Agent 循环
一个会调用工具直到完成任务的多轮 agent。循环主体很短,真正难的是四道护栏:停止条件、最大迭代、token 预算、工具失败恢复。
POST
https://buzzai.cc/v1/messages
循环骨架
剥到最简,六行就够:
while True:
response = call_claude(messages)
if response.stop_reason != "tool_use":
return response
tool_results = run_all_tool_uses(response)
messages.append(assistant_turn(response))
messages.append(user_turn(tool_results))
这套用来跑 demo 没问题。生产要再加四道护栏。
停止条件
Claude 通过 stop_reason 告诉你为什么停下来。每一种都要显式处理:
stop_reason | 含义 | 循环动作 |
|---|---|---|
tool_use | 想调用一个或多个工具 | 执行工具、追加结果、继续 |
end_turn | 完成,返回最终答案 | 退出循环,返回 text 内容 |
max_tokens | 响应中途撞到 max_tokens | 把已有 assistant 消息留在历史里,追加 user nudge 让它续写,或者把状态抛给用户 |
stop_sequence | 命中自定义停止串 | 退出,把输出当作截断处理 |
pause_turn | 服务端暂停(罕见,长 thinking、server tool) | 把同一段对话再发一次让它续上 |
refusal | 模型拒绝 | 抛给用户,不要无脑重试 |
最大迭代安全阀
有些任务确实需要 20 多轮。有些会陷入死循环,反复换略微不同的参数调同一个工具。设硬上限:
- 简单任务:10 轮。
- 真实仓库上的编程 agent:30-50。
- 研究 / 多源综合:50-100。
到上限不要直接 abort。注入一条 user 消息,让 Claude 总结并停下:
"已达迭代上限。停止调用工具。
最终消息里总结你完成了什么、还剩什么、有什么阻塞。"
Token 预算
每轮读 response.usage 累加。超阈值就强制收尾:
budget_input = 1_000_000 # tokens
budget_output = 200_000
total_in = total_out = 0
for turn in range(MAX_TURNS):
resp = client.messages.create(...)
total_in += resp.usage.input_tokens + resp.usage.cache_read_input_tokens
total_out += resp.usage.output_tokens
if total_in > budget_input or total_out > budget_output:
# 注入"收尾"指令,再让它最后说一次
...
缓存读按 10% 输入价计费,但仍然占 token。

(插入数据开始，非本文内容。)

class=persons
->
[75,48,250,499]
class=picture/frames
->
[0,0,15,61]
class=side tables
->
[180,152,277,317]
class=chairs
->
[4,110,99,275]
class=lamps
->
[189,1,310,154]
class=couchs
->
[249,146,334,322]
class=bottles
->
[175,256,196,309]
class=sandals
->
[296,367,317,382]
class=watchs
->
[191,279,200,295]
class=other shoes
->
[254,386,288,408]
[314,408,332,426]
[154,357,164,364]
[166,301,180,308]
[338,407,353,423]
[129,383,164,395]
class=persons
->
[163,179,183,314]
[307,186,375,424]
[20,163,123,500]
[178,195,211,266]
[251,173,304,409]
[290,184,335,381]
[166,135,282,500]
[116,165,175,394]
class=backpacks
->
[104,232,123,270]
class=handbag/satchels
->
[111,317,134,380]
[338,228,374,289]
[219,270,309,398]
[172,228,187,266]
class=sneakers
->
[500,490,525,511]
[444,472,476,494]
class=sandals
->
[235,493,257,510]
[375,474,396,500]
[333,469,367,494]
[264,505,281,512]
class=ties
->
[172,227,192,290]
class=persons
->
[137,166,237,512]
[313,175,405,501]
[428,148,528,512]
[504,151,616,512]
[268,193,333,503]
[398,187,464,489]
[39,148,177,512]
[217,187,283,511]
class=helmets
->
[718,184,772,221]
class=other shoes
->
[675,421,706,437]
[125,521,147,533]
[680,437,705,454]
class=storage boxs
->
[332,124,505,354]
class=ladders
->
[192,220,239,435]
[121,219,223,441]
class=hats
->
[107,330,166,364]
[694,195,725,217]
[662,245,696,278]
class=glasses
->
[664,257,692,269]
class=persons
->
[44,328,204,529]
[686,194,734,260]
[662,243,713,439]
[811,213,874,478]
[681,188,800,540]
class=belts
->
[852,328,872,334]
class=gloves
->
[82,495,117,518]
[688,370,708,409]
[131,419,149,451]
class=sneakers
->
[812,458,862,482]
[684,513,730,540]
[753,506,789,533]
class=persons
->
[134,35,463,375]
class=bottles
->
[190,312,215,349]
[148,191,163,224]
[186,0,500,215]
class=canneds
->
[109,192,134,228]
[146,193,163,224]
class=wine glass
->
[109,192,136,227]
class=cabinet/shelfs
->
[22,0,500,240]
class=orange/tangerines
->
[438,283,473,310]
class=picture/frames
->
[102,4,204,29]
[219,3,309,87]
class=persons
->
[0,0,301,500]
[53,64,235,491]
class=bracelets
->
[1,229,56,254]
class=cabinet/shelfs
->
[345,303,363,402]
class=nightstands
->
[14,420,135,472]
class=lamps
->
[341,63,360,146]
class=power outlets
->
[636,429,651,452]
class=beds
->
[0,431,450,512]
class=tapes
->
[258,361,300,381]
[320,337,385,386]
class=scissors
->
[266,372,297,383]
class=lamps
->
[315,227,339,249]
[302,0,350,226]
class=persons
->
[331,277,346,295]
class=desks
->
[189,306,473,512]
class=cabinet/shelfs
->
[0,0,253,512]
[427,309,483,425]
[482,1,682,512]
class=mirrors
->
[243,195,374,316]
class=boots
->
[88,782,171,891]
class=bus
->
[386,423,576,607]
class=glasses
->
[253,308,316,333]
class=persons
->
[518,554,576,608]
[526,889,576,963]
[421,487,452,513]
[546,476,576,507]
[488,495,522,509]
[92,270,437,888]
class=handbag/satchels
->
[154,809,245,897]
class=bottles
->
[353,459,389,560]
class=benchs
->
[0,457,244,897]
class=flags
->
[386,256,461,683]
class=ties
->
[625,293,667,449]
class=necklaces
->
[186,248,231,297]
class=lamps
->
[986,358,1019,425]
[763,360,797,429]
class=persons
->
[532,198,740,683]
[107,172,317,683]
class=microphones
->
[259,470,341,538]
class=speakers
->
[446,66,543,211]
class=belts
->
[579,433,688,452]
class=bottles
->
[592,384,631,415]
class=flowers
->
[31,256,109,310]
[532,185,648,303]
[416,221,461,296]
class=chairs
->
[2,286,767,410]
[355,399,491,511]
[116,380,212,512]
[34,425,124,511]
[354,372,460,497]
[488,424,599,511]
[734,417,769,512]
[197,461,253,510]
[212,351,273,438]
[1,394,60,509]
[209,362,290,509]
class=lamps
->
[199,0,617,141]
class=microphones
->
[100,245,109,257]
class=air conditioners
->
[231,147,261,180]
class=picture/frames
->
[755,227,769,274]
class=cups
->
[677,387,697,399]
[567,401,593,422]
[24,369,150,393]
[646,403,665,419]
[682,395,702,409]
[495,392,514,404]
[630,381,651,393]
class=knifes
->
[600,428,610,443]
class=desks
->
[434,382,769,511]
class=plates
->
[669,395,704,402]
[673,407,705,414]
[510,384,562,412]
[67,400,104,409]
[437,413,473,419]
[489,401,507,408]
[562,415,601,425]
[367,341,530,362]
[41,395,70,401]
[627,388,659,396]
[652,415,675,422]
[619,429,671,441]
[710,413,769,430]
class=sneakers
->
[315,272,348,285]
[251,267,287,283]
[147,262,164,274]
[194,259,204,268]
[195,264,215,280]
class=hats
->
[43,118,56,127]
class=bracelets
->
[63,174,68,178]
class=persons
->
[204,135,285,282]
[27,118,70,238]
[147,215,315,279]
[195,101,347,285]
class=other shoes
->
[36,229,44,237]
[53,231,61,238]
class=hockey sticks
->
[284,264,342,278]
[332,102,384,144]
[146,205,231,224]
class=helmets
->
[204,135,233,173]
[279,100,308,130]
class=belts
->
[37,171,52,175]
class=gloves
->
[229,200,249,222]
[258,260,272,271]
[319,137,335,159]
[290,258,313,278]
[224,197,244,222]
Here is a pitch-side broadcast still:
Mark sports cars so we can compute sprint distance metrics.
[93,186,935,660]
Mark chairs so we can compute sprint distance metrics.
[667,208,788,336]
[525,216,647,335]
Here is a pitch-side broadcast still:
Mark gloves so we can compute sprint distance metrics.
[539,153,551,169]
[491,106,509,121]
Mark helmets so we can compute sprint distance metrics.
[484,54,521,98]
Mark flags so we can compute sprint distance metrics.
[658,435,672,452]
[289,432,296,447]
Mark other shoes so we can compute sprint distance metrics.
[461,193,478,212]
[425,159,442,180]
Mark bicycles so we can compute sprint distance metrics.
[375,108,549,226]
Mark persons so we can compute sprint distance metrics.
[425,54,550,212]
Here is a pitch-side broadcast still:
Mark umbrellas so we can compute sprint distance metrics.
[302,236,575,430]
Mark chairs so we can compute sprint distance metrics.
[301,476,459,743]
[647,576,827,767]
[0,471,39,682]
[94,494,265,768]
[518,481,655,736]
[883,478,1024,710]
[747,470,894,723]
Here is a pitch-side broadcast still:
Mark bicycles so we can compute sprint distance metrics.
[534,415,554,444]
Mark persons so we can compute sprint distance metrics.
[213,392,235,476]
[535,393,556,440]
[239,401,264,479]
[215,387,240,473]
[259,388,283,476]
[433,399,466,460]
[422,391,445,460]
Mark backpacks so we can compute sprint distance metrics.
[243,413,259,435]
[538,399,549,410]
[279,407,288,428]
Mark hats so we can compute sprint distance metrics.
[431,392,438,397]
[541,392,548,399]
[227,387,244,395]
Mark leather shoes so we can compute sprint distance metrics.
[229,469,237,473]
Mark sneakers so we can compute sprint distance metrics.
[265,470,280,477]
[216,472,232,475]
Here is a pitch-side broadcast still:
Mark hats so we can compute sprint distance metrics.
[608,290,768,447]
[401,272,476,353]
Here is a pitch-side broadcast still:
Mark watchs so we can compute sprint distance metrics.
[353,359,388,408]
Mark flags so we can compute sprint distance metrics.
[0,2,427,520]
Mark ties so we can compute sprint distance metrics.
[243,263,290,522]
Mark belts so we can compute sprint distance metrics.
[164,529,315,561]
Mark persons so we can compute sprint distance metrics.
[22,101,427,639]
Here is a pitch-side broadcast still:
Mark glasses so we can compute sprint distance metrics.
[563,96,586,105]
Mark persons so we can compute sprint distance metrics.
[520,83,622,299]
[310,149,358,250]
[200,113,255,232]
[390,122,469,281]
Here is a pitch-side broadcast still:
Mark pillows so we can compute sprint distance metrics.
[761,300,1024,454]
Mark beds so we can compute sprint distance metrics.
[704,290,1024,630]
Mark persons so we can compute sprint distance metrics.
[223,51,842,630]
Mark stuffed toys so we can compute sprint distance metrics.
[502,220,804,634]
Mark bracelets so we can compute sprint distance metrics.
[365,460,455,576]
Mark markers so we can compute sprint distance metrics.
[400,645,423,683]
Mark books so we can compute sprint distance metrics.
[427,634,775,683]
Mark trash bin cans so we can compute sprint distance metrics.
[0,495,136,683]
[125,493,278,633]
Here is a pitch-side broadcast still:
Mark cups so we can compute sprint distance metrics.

如果你按 token 向终端用户计费,单独追踪;如果按金额,只追踪美元等价。
工具失败恢复
工具会抛异常,网络会超时,模型会传错参。不要让循环崩溃,把失败结构化包成 tool_result 让 Claude 自己反应。
{
"type": "tool_result",
"tool_use_id": "toolu_...",
"content": "ERROR: file not found at path 'src/foo.py'. Try listing the directory first.",
"is_error": true
}
三档失败,处理方式不同:
| 档 | 例子 | 恢复 |
|---|---|---|
| 可恢复,模型的锅 | 路径错、参数类型错 | 返回 is_error: true + 提示。Claude 通常会修一下重来。 |
| 可恢复,瞬时 | 下游 API 503、网络抖动 | 在工具内部带退避重试,2-3 次封顶,再返回。 |
| 不可恢复 | 权限拒绝、依赖缺失、凭据错 | 返回错误同时中止循环。不要烧 token 看 Claude 反复失败。 |
完整可运行样例
"""
Agent 循环:迭代上限、token 预算、工具失败恢复。
依赖:pip install anthropic
"""
import os, time, random
from anthropic import Anthropic
from anthropic import APIStatusError
client = Anthropic(
base_url="https://buzzai.cc",
api_key=os.environ["BUZZ_API_KEY"],
)
# === 可调护栏 ===
MAX_ITERATIONS = 30
BUDGET_INPUT_TOKENS = 1_000_000
BUDGET_OUTPUT_TOKENS = 200_000
# === 工具 ===
TOOLS = [
{
"name": "search",
"description": "搜索知识库,返回 top 匹配。",
"input_schema": {
"type": "object",
"properties": {"query": {"type": "string"}},
"required": ["query"],
},
},
{
"name": "fetch_url",
"description": "拉取 URL,返回正文文本。",
"input_schema": {
"type": "object",
"properties": {"url": {"type": "string", "format": "uri"}},
"required": ["url"],
},
},
]
class UnrecoverableToolError(Exception):
pass
def execute_tool(name, args):
if name == "search":
# ... 真实搜索 ...
return f"Top 3 results for {args['query']!r}: ..."
if name == "fetch_url":
import urllib.request
for attempt in range(3):
try:
with urllib.request.urlopen(args["url"], timeout=10) as r:
return r.read().decode("utf-8", errors="replace")[:8000]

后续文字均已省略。